STATED TASK 1 =
Pull out every line of the records that contains the word "there". Case counts.

READING TEXT =
——

Knot group representations and augmentations. One of my research achievements was that I clarified the relationship between the augmentation variety and another variety, one whose points are representations of the knot group into \(\text{SL}_2(\mathbb C)\)  — the knot group is the fundamental group of the complement of the knot in \(S^3\). More precisely, I found that augmentations exactly correspond to a special type of \(\text{GL}_n(\mathbb C)\)-representations of the knot group.⁶

Okay, that was quite a mouthful of words and I wouldn’t blame anyone for not wanting to go down all the rabbit holes to chase down the meaning. Roughly speaking, varieties (follow the link variety) are important in a lot of areas of math. I clarified a correspondence between a variety that symplectic & contact geometers care about to a variety that topologists care about, those that study 3-manifolds.

Papers:	Knot contact homology and representations of knot groups (2014)
	KCH representations, augmentations, and A-polynomials (2017)

The result was discovered around the time that others were finding out that “augmentations are sheaves,” and gave support to a big conjecture that related the symplectic geometry constructions to quantum invariants of knots. The conjectured relationship had a rough justification through some ideas from string theory. It appears that this conjecture has now been placed on solid mathematical footing by Ekholm and Shende.⁷

Augmentation rank. As a byproduct of my work on the connection between augmentations and representations of the knot group, I found a new numerical invariant of knots, called the augmentation rank. The augmentation rank of a knot provides a way to study a research question (Problem 11 from Rob Kirby’s list) that has been open for over 40 years — Is the bridge number of any knot (in \(S^3\)) the same as the number of meridians needed to generate its knot group? Using the augmentation rank, I made some progress towards an answer to this question. I also worked with an undergraduate student to show that, when the numbers are equal, that fact does not change under a commonly-studied operation on knots (called taking a satellite of the knot).

——

RECORD EXTRACTS =
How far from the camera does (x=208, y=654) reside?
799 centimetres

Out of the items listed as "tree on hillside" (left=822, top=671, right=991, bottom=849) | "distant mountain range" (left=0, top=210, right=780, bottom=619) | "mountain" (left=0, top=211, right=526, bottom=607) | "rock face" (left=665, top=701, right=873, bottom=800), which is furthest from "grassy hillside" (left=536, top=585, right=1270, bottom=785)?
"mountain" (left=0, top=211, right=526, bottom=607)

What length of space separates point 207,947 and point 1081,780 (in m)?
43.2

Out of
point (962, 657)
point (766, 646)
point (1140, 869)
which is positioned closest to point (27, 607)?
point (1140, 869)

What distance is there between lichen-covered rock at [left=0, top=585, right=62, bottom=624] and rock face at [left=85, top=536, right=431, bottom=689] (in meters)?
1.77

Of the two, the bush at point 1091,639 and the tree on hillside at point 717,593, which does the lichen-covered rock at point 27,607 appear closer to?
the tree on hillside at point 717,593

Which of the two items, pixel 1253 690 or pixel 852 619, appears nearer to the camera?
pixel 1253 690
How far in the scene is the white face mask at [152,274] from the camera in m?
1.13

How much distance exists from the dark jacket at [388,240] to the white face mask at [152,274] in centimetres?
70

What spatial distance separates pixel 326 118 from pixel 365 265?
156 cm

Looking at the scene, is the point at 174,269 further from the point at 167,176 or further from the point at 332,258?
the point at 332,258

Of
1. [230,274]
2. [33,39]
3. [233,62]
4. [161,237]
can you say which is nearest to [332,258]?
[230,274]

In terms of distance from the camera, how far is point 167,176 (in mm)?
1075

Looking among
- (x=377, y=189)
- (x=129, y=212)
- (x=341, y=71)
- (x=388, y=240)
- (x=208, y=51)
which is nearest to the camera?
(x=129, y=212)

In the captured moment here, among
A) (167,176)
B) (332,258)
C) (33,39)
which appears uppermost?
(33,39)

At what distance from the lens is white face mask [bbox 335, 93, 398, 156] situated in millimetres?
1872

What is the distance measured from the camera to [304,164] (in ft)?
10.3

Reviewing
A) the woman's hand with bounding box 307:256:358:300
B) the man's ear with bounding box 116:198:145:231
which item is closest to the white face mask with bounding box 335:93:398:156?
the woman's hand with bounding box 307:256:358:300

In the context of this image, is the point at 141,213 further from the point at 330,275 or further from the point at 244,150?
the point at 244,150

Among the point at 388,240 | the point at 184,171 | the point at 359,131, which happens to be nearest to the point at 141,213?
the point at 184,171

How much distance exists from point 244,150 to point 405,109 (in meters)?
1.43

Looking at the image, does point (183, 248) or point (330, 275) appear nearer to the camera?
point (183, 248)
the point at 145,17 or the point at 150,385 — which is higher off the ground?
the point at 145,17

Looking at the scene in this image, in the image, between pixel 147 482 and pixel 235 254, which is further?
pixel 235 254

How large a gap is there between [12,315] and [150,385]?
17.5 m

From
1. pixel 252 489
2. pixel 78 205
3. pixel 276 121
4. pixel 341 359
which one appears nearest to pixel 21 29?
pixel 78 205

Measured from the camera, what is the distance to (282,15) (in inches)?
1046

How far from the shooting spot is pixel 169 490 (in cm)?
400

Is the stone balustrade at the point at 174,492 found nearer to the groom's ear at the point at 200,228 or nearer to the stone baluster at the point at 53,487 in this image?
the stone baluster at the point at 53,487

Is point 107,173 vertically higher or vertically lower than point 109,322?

——

STATED TASK 2 =
According to the passage on knot research, who appears to have placed the big conjecture on solid mathematical footing?

EXPECTED OUTPUT 1 =
What distance is there between lichen-covered rock at [left=0, top=585, right=62, bottom=624] and rock face at [left=85, top=536, right=431, bottom=689] (in meters)?
How large a gap is there between [12,315] and [150,385]?

EXPECTED OUTPUT 2 =
Ekholm and Shende.